Your goal
Take the line that contains "Choosing among" as the first and the last line of the material as the final one; set down exactly the lines in that span.

Entries on spatial positioning
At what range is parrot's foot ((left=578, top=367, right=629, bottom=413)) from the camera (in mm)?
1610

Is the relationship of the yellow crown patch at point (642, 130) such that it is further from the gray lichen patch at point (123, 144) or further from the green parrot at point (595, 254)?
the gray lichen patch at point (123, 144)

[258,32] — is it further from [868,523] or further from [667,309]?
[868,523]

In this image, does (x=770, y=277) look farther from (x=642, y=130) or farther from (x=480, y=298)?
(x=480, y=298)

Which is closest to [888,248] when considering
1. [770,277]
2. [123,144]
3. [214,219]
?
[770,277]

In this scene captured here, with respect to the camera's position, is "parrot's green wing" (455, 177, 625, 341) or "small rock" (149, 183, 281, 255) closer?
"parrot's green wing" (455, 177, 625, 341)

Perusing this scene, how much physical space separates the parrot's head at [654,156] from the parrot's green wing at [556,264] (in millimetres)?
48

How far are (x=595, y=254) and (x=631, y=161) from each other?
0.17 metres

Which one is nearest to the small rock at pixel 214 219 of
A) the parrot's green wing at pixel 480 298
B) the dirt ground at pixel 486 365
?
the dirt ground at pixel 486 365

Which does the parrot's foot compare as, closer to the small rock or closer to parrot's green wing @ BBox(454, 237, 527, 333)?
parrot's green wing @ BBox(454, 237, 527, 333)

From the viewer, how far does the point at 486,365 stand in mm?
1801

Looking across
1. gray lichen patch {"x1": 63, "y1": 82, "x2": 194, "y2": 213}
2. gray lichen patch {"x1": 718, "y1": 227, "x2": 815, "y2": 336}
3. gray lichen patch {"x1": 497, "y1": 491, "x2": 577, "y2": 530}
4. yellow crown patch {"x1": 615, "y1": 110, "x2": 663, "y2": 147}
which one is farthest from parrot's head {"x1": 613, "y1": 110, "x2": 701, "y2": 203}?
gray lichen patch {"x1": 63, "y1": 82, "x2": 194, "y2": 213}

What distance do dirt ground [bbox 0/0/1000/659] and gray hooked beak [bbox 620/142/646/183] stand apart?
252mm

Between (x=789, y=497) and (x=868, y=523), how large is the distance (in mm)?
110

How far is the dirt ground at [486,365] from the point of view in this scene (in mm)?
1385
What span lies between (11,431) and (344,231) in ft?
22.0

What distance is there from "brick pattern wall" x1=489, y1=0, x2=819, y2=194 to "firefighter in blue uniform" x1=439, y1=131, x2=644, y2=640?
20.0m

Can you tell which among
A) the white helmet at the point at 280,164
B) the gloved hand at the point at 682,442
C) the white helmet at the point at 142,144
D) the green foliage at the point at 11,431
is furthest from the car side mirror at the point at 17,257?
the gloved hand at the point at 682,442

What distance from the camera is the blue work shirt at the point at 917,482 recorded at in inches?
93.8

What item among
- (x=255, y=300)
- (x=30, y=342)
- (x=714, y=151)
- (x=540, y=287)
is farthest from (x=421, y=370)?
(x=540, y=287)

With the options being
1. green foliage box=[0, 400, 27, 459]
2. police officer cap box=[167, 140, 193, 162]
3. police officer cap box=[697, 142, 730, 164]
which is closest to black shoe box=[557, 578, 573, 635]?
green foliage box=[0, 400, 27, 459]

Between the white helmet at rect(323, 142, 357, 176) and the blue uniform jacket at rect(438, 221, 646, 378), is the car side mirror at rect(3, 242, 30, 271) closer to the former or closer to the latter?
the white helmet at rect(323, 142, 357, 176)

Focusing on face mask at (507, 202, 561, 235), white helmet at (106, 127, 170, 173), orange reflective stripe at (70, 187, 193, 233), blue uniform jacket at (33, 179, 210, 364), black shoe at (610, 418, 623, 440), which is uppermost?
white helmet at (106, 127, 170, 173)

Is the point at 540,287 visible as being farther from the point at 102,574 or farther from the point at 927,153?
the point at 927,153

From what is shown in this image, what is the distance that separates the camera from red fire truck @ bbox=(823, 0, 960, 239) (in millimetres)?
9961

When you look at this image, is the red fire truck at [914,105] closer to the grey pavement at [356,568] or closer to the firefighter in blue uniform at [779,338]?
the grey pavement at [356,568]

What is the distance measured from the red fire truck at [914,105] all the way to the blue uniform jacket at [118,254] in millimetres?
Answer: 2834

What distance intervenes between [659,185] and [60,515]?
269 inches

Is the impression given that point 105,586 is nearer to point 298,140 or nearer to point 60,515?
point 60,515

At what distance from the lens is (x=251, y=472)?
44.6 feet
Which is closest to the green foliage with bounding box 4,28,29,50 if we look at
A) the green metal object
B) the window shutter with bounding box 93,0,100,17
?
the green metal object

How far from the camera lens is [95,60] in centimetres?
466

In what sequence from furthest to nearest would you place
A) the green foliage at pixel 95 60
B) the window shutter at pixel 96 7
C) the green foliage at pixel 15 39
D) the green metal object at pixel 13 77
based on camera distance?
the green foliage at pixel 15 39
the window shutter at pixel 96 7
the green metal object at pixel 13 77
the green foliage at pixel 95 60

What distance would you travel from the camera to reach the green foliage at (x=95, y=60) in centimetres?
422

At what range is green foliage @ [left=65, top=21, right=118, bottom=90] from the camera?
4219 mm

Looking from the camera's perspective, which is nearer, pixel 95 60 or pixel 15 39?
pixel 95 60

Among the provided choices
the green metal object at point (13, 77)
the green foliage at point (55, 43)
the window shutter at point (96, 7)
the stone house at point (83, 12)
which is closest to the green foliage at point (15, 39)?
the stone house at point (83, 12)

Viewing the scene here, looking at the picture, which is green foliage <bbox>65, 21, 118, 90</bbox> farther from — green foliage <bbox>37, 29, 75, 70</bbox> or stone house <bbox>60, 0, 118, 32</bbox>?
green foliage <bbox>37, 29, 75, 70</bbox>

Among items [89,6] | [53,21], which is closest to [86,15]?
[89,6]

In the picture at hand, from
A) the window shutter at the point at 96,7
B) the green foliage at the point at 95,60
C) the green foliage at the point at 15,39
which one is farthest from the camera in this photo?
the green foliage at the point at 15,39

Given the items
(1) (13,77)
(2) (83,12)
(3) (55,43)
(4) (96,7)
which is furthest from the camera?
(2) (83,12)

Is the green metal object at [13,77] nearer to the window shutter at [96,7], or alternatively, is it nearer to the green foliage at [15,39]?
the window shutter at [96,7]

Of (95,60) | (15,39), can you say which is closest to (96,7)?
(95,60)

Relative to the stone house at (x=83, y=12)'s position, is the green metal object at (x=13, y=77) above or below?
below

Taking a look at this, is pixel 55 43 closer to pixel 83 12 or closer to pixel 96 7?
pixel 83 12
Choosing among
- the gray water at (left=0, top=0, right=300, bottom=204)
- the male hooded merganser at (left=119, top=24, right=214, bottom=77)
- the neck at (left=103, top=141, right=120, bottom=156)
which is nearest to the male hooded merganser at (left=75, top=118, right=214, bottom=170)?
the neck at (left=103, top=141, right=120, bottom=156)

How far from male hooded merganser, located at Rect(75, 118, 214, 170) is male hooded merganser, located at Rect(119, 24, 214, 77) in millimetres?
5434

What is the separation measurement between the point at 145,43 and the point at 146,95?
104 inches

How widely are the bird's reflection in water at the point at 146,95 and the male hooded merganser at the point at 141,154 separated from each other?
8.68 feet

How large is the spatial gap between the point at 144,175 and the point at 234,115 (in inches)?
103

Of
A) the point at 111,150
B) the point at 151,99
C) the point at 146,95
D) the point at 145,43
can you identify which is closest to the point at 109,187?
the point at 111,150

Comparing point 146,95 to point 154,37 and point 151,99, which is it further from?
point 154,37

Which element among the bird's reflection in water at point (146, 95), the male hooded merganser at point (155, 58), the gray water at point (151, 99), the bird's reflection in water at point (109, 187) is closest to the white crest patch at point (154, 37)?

Worked answer
Choosing among
- the gray water at (left=0, top=0, right=300, bottom=204)
- the male hooded merganser at (left=119, top=24, right=214, bottom=77)
- the neck at (left=103, top=141, right=120, bottom=156)
which is nearest to the male hooded merganser at (left=75, top=118, right=214, bottom=170)?
the neck at (left=103, top=141, right=120, bottom=156)

How far from male hooded merganser, located at Rect(75, 118, 214, 170) is male hooded merganser, located at Rect(119, 24, 214, 77) in millimetres?
5434

What is the separation measurement between the point at 145,43 and the point at 146,95?
104 inches

How widely are the bird's reflection in water at the point at 146,95 and the male hooded merganser at the point at 141,154 separated from each other?
8.68 feet

How large is the spatial gap between the point at 144,175 and the point at 234,115 (in inches)?
103

Of
A) the point at 111,150
B) the point at 151,99
C) the point at 146,95
D) the point at 145,43
can you identify which is closest to the point at 109,187?
the point at 111,150

Comparing point 146,95 to point 154,37 and point 151,99, which is it further from?
point 154,37

Which element among the bird's reflection in water at point (146, 95), the male hooded merganser at point (155, 58), the gray water at point (151, 99), the bird's reflection in water at point (109, 187) is closest to the white crest patch at point (154, 37)?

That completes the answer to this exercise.